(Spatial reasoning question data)
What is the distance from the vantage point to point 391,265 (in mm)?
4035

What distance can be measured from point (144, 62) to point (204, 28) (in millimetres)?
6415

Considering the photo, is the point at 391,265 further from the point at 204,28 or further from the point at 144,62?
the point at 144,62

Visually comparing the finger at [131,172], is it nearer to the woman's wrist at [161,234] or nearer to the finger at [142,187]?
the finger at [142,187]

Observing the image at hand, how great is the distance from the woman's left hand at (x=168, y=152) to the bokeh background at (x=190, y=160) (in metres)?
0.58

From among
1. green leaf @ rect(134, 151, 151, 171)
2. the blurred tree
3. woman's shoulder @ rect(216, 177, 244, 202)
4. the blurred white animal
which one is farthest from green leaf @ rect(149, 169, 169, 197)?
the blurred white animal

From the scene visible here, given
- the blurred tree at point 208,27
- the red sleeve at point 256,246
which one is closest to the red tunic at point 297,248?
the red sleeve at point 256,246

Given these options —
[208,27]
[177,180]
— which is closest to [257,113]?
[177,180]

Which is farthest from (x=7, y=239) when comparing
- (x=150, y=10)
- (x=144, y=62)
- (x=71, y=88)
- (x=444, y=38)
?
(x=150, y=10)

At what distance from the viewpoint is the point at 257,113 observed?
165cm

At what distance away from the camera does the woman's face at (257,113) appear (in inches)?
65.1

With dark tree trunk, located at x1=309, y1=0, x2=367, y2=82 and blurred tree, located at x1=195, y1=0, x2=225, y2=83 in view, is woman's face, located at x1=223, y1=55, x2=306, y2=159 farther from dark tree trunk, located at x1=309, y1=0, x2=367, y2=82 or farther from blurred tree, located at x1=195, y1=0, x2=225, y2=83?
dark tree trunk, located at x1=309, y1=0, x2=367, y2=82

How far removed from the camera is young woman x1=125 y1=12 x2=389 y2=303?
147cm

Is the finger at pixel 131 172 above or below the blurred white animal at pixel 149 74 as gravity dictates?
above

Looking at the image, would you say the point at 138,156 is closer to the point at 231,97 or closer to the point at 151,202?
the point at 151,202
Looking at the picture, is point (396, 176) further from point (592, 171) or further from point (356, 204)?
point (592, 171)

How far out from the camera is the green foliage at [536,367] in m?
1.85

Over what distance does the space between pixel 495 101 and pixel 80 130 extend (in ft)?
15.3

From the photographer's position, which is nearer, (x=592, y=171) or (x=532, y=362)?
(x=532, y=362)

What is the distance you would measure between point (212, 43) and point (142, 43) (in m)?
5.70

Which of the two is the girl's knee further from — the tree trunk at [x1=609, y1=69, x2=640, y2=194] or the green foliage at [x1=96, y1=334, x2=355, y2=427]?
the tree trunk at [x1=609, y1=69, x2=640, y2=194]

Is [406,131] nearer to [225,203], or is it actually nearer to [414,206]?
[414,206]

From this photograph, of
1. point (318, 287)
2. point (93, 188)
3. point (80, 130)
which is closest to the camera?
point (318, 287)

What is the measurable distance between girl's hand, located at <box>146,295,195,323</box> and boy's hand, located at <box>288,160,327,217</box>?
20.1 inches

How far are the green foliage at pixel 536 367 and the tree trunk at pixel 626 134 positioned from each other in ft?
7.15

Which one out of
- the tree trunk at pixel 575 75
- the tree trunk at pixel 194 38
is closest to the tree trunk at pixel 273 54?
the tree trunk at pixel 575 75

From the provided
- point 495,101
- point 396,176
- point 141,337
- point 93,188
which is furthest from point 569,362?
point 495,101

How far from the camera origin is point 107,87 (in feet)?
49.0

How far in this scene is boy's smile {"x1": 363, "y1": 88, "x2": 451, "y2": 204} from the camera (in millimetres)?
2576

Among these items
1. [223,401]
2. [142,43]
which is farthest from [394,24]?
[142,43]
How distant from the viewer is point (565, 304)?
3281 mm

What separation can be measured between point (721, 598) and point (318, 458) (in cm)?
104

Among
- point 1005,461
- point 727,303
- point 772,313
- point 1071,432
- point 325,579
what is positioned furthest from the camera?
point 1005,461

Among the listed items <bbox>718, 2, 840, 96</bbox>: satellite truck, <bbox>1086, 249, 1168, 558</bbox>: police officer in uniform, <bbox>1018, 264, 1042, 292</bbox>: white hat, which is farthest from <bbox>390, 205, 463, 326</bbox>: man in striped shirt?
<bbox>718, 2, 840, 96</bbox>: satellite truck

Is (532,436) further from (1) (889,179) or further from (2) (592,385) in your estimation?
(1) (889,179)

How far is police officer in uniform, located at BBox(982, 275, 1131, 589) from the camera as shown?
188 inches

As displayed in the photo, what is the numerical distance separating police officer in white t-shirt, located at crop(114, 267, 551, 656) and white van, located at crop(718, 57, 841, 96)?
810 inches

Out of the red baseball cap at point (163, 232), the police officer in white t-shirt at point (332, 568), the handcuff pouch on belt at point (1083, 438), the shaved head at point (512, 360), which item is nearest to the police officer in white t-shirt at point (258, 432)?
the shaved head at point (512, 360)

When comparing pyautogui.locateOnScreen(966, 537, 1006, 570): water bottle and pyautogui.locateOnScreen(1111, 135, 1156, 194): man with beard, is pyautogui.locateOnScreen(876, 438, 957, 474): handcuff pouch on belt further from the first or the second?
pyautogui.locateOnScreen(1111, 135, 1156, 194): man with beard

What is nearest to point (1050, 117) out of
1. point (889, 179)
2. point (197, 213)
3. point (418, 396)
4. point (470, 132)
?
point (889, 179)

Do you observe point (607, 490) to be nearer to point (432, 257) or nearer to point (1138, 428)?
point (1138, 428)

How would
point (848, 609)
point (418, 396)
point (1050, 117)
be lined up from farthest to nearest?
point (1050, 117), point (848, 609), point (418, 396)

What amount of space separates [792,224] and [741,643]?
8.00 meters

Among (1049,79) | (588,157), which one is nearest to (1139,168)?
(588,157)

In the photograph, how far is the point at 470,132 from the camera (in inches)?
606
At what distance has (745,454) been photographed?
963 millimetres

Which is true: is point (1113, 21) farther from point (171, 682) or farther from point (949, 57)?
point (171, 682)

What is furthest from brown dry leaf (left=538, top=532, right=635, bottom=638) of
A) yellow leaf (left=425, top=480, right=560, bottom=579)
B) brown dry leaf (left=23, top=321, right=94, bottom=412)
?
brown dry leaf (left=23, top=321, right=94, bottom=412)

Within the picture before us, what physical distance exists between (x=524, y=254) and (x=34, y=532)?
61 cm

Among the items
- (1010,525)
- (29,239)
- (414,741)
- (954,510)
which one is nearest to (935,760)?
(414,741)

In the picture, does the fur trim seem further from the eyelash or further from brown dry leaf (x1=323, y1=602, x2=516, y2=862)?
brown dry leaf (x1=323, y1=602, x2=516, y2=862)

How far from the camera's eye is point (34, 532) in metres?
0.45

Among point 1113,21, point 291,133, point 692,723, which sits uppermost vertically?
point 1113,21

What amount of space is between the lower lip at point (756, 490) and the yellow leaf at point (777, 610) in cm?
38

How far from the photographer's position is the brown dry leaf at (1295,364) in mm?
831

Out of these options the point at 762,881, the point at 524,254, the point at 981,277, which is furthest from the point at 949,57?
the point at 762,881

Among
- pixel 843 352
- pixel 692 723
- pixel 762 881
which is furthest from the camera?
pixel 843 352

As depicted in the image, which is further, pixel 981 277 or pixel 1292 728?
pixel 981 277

Exercise aim:
Reproduce the lines of the material exactly, beginning with the line that contains "Which is true: is" and continuing through the final line of the material.

The solution:
Which is true: is point (1113, 21) farther from point (171, 682) or farther from point (949, 57)?
point (171, 682)

What is furthest from brown dry leaf (left=538, top=532, right=635, bottom=638) of
A) yellow leaf (left=425, top=480, right=560, bottom=579)
B) brown dry leaf (left=23, top=321, right=94, bottom=412)
?
brown dry leaf (left=23, top=321, right=94, bottom=412)

Within the picture before us, what physical distance exists between (x=524, y=254) and (x=34, y=532)?
61 cm

Among the items
- (1010,525)
- (29,239)
- (414,741)
- (954,510)
which one is nearest to (935,760)?
(414,741)

In the picture, does the fur trim seem further from the eyelash or further from brown dry leaf (x1=323, y1=602, x2=516, y2=862)?
brown dry leaf (x1=323, y1=602, x2=516, y2=862)

How far from the camera's eye is point (34, 532) in metres?
0.45

Among point 1113,21, point 291,133, point 692,723, which sits uppermost vertically?
point 1113,21

What amount of space is between the lower lip at point (756, 490) and the yellow leaf at point (777, 610) in cm?
38

How far from the photographer's position is the brown dry leaf at (1295,364) in mm?
831

Out of these options the point at 762,881, the point at 524,254, the point at 981,277, which is furthest from the point at 949,57?
the point at 762,881

Among
- pixel 843 352
- pixel 692 723
- pixel 762 881
which is furthest from the camera?
pixel 843 352

As depicted in the image, which is further, pixel 981 277 or pixel 1292 728?
pixel 981 277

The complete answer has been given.